COMPLETE THE FOLLOWING
**a)** From the passage about The Fugitive Kind, list every performer whose name appears in parentheses.
**b)** Reproduce word for word the stretch of the passage about The Fugitive Kind from "The wonderful black-and-white" through "evil Victor Jory).".

TEXT PROVIDED
· · · · ·

Although released in 1960, Sidney Lumet's faithful rendition of Tennessee Williams' marvellously overwrought play "Orpheus Descending", now called The Fugitive Kind, is grounded in the 1950s. 

The wonderful black-and-white photography by Boris Kaufman who had shot both Lumet’s 1957 feature debut, 12 Angry Men and Brando in the 1954 classic On The Waterfront stamp the film with a distinctive period look whilst both Brando and Williams were veterans of the 1951 classic A Streetcar Named Desire.

The Fugitive Kind began life as "Battle of Angels", an unproduced 1939 play by a young Tennessee Williams which the author revised nearly 20 years later. Brando plays Valentine "Snakeskin" Xavier, a guitar-totin' itinerant who wanders into a rundown Mississippi town and becomes involved with an unhappily married woman, Lady Torrance (Anna Magnani), and the equally unhappy well-to-do hellcat Carole Cutrere (Joanne Woodward) thereby becoming the target for the town’s Sheriff (R.G. Armstrong) and Lady’s embittered husband (a brilliantly evil Victor Jory).

· · · · ·

DATA BLOCK

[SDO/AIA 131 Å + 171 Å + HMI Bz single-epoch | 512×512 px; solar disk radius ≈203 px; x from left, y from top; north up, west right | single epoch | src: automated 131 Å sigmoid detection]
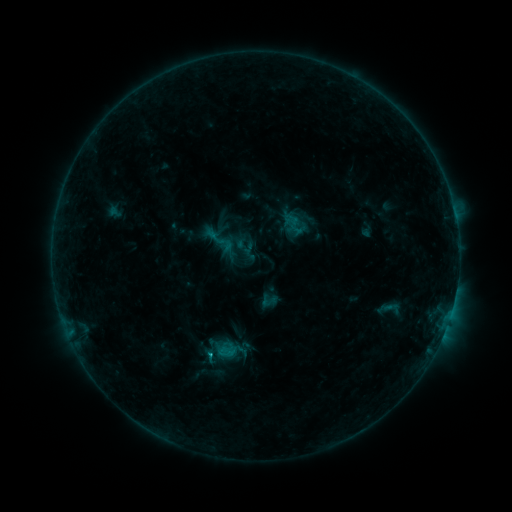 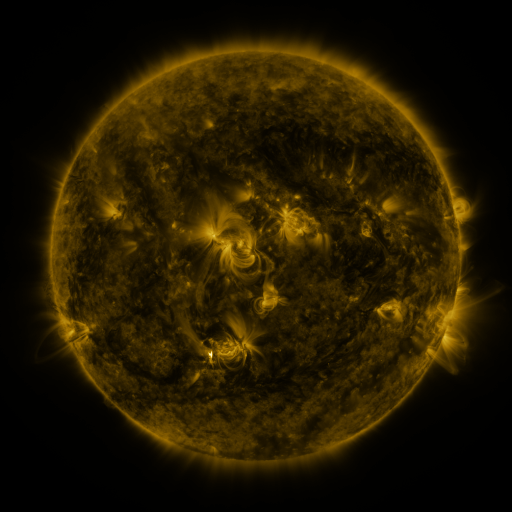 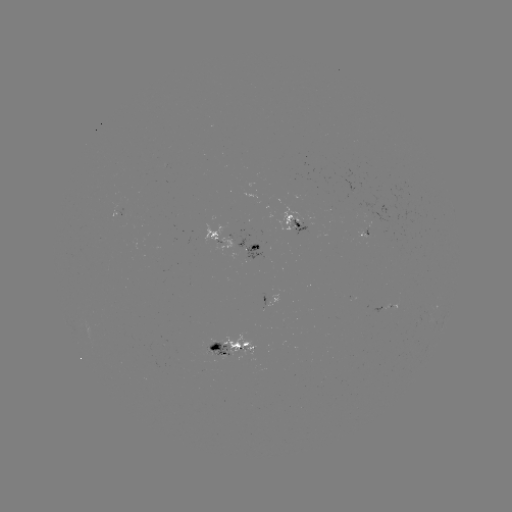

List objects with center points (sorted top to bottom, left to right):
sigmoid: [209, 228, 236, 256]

· · · · ·

THE SOLUTIONS
**a)** Anna Magnani, Joanne Woodward, R.G. Armstrong, Victor Jory

**b)**
The wonderful black-and-white photography by Boris Kaufman who had shot both Lumet’s 1957 feature debut, 12 Angry Men and Brando in the 1954 classic On The Waterfront stamp the film with a distinctive period look whilst both Brando and Williams were veterans of the 1951 classic A Streetcar Named Desire.

The Fugitive Kind began life as "Battle of Angels", an unproduced 1939 play by a young Tennessee Williams which the author revised nearly 20 years later. Brando plays Valentine "Snakeskin" Xavier, a guitar-totin' itinerant who wanders into a rundown Mississippi town and becomes involved with an unhappily married woman, Lady Torrance (Anna Magnani), and the equally unhappy well-to-do hellcat Carole Cutrere (Joanne Woodward) thereby becoming the target for the town’s Sheriff (R.G. Armstrong) and Lady’s embittered husband (a brilliantly evil Victor Jory).